The problem is, I really like Tenereillo's brilliant idea of having the community rate contributor data. For one thing, people interested false positives by posting fake reports will quickly have discounted authority in the system. Furthermore, people who consistently try to create false negatives by disagreeing with other raters will also have reduced consideration by the system (At least, that's how I presume it will work 'cause that's what I would do). So, how do you calculate inter-observer reliability if you don't keep user data around? Furthermore, if you do keep user records, how can you keep track of user submissions without being able to relate users to their submissions? So, my question is this: is it possible to provide both authentication and anonymity with the same system?

I've put some thought into the problem and I'm off to a start with a potential pattern to solve it. The problem is demonstrated in the scenario below:

User registers with username and password

System assigns user id

System hashes and stores password

User logs in

User reports speed trap

System records trap report with user id

Most systems will work with a design that approximates this one. In this configuration, the system is aware of the relationship between reports and users, the system can provide historical report data, and a third party could subpoena historical user reports. An alternative would be, obviously, to save speed trap reports without a user id. As discussed before, the system would thus be unaware of the relationship between users and reports and a third party couldn't subpoena these data, but there would be no way to relate reports to eachother. There is, however, a third alternative. Imagine the above scenario modified as follows:

User registers with username and password

System assigns user id

System hashes and stores password

System hashes password + username and stores it with hash id

User logs in

User reports speed trap

System records trap report with hash id

With this pattern, you can provide historical report data even though the system is is unaware of the relationship between users and reports because the reports can be associated with other reports from the same user. In fact, the user can even view his or her own history. When the user logs in, he or she enters the password which is then hashed with the username and is stored in short-term memory rather than in the application database. Passing this hash to procedures in the database will allow the user to retrieve historical post data and will allow the system to calculate "user trustworthyness" statistics even though it cannot associate specific users with their posts.

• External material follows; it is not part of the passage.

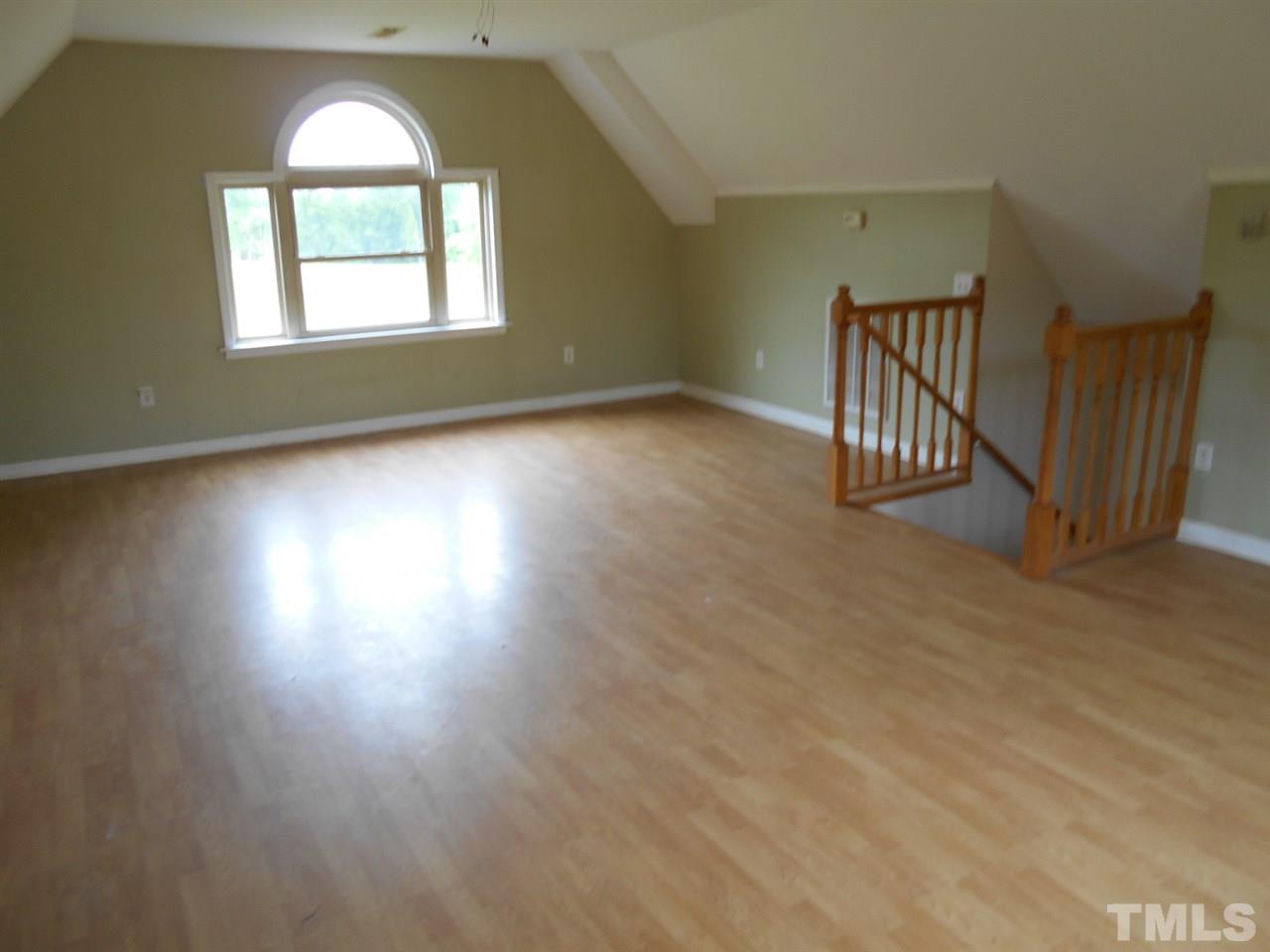 1137 Ephesus Church Road Semora, NC 27343 - Photo 6 of 15 Gallery Image 6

For the sake of deeper explanation, here's how the system provides both authentication and anonymity. Hashing the password and storing it in the user table allows you to securely keep authentication information because a hash cannot be reversed, thus providing the authentication funciton. The other hash of the username concatenated with the password provides a unique identifier for the user that also cannot be reversed. This way, once the application has authenticated and validated the user, it can then use the second hash for retrieving and posting data. Hashing data which are not stored in the database (i.e., the password) means that the database alone cannot be used to associate the users with historical report data, thus providing anonymity.

One concern I haven't yet addressed (though it is truly unlikely to be an issue) is that by hashing the same password twice, you make it slightly easier to bruteforce the password.